[Saved entries]
● ● ● ● ●
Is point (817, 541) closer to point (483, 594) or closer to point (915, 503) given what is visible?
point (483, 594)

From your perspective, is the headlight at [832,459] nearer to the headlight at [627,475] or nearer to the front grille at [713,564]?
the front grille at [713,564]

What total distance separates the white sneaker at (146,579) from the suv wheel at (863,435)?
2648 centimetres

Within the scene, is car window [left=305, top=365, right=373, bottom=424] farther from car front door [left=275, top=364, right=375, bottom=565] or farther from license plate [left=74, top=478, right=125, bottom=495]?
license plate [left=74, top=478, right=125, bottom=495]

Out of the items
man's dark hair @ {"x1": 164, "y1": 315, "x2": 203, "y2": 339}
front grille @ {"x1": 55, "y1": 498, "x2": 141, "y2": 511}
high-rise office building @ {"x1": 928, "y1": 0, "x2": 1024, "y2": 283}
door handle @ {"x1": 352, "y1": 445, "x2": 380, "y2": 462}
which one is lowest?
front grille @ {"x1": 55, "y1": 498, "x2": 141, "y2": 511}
● ● ● ● ●
> [Directions] Rewrite the data from its start through the line containing "2648 centimetres", substituting "white shoe" for "white sneaker" and keeping everything else the same.

> [Result of this exercise]
Is point (817, 541) closer to point (483, 594) or closer to point (915, 503) given what is visible?
point (483, 594)

From your perspective, is the headlight at [832,459] nearer to the headlight at [627,475] or nearer to the front grille at [713,564]?
the front grille at [713,564]

What total distance separates the white shoe at (146,579) from the suv wheel at (863,435)?
2648 centimetres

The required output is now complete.